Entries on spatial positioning
◇ ◇ ◇ ◇ ◇

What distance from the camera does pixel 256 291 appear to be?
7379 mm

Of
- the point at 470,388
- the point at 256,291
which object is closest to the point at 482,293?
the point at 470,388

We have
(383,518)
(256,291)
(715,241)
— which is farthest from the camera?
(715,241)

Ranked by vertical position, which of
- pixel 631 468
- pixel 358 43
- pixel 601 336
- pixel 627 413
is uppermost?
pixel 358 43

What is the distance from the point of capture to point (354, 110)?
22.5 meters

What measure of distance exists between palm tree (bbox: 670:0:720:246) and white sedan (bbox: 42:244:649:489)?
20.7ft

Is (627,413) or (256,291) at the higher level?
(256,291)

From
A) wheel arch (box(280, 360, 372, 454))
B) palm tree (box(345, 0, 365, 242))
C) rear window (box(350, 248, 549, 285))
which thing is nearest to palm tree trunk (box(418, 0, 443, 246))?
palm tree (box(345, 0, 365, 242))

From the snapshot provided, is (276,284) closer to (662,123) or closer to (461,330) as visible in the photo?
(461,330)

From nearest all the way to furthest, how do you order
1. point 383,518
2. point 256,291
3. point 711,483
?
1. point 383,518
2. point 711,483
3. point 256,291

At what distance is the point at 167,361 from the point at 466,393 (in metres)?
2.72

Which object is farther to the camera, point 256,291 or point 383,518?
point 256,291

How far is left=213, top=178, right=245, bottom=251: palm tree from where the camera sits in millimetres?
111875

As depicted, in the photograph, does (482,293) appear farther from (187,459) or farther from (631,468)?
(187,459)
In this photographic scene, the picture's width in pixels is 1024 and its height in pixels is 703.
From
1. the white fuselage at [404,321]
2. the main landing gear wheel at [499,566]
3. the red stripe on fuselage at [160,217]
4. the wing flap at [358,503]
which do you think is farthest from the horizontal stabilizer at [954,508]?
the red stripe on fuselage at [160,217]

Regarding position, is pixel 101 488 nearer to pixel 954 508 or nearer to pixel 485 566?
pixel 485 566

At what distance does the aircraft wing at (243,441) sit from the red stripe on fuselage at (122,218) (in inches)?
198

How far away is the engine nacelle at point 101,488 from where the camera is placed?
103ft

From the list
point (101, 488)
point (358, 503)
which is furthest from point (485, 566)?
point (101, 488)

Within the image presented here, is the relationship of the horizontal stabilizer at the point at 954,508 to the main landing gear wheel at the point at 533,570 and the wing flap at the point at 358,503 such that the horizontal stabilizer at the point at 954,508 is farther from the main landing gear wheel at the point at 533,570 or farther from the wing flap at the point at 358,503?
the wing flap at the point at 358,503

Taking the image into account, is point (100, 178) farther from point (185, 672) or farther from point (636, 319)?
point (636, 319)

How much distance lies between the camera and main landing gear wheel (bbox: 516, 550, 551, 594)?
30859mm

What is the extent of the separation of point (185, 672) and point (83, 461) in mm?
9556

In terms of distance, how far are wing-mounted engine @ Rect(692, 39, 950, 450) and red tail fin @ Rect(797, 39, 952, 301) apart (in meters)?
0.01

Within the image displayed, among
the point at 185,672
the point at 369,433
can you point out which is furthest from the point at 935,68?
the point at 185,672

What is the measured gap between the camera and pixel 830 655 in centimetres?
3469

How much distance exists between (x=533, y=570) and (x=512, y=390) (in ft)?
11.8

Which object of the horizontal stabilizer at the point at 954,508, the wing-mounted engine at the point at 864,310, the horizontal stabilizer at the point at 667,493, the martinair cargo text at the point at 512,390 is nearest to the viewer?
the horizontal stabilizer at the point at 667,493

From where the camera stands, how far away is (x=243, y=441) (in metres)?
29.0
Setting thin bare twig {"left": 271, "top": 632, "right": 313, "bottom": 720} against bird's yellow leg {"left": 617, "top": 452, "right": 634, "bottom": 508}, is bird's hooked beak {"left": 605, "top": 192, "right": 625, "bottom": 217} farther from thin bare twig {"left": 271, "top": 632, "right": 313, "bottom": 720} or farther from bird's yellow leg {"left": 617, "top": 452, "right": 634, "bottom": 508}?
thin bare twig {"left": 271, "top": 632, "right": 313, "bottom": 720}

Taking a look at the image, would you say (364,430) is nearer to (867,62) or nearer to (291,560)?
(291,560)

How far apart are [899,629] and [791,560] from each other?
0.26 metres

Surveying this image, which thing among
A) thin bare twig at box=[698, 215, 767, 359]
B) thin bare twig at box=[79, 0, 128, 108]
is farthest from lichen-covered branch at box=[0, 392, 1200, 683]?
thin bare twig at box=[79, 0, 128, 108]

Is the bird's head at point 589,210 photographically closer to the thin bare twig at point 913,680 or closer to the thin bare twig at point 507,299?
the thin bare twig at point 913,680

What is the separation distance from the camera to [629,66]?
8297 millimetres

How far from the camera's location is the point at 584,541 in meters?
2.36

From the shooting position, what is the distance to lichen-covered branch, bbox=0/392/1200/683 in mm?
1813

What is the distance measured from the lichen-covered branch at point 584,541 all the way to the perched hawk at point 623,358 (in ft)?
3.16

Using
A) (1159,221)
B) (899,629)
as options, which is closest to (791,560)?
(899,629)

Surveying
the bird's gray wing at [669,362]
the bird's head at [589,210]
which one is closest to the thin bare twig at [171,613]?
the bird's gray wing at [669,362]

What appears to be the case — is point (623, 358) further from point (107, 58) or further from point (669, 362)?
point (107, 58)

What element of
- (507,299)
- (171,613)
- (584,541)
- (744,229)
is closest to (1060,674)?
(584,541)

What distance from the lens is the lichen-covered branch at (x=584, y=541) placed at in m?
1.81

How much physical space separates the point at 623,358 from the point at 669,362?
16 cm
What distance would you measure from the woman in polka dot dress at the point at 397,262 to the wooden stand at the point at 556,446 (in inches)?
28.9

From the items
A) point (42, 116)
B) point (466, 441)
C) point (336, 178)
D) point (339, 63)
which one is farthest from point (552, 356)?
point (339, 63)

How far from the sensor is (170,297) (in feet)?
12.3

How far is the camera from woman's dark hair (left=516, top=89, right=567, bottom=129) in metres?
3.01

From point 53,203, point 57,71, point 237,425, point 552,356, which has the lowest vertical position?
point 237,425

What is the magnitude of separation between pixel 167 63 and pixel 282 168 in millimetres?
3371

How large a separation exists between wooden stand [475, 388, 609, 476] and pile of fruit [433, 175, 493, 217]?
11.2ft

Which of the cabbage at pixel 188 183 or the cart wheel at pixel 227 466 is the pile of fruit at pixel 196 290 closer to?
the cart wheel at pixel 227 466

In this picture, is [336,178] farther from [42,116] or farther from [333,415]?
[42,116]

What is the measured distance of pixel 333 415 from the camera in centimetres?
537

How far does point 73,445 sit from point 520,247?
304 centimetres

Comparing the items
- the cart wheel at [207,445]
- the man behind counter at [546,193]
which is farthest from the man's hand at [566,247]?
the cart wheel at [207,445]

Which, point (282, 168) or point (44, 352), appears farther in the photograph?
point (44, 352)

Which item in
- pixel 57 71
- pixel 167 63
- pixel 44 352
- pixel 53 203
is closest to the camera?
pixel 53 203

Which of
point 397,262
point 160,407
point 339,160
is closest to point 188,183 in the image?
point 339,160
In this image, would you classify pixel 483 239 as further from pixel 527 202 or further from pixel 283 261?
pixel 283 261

◇ ◇ ◇ ◇ ◇

▶ [Requirement]
Begin with the line that contains "From the items" and end with the last line of the records; set down every line in that span exactly, and nothing else.

▶ [Answer to this problem]
From the items
A) point (42, 116)
B) point (466, 441)
C) point (336, 178)
D) point (339, 63)
which one is farthest from point (552, 356)?
point (339, 63)

How far from the sensor is (170,297) (in feet)?
12.3

How far is the camera from woman's dark hair (left=516, top=89, right=567, bottom=129) in metres?
3.01

From point 53,203, point 57,71, point 237,425, point 552,356, which has the lowest vertical position?
point 237,425

What is the magnitude of separation between pixel 167 63 and pixel 282 168 in millimetres?
3371

How large a separation exists between wooden stand [475, 388, 609, 476] and pile of fruit [433, 175, 493, 217]?
11.2ft

Which of the cabbage at pixel 188 183 or the cart wheel at pixel 227 466 is the pile of fruit at pixel 196 290 closer to?
the cart wheel at pixel 227 466

In this picture, is [336,178] farther from [42,116] or farther from [333,415]?
[42,116]

What is the measured distance of pixel 333 415 from the camera in centimetres?
537

How far does point 73,445 sit from point 520,247?
304 centimetres

Comparing the items
- the cart wheel at [207,445]
- the man behind counter at [546,193]
which is farthest from the man's hand at [566,247]?
the cart wheel at [207,445]

Which, point (282, 168) or point (44, 352), appears farther in the photograph?
point (44, 352)

Which item in
- pixel 57 71
- pixel 167 63
- pixel 44 352
- pixel 53 203
is closest to the camera?
pixel 53 203

Which of
point 397,262
point 160,407
point 339,160
is closest to point 188,183 in the image?
point 339,160
In this image, would you classify pixel 483 239 as further from pixel 527 202 or further from pixel 283 261?
pixel 283 261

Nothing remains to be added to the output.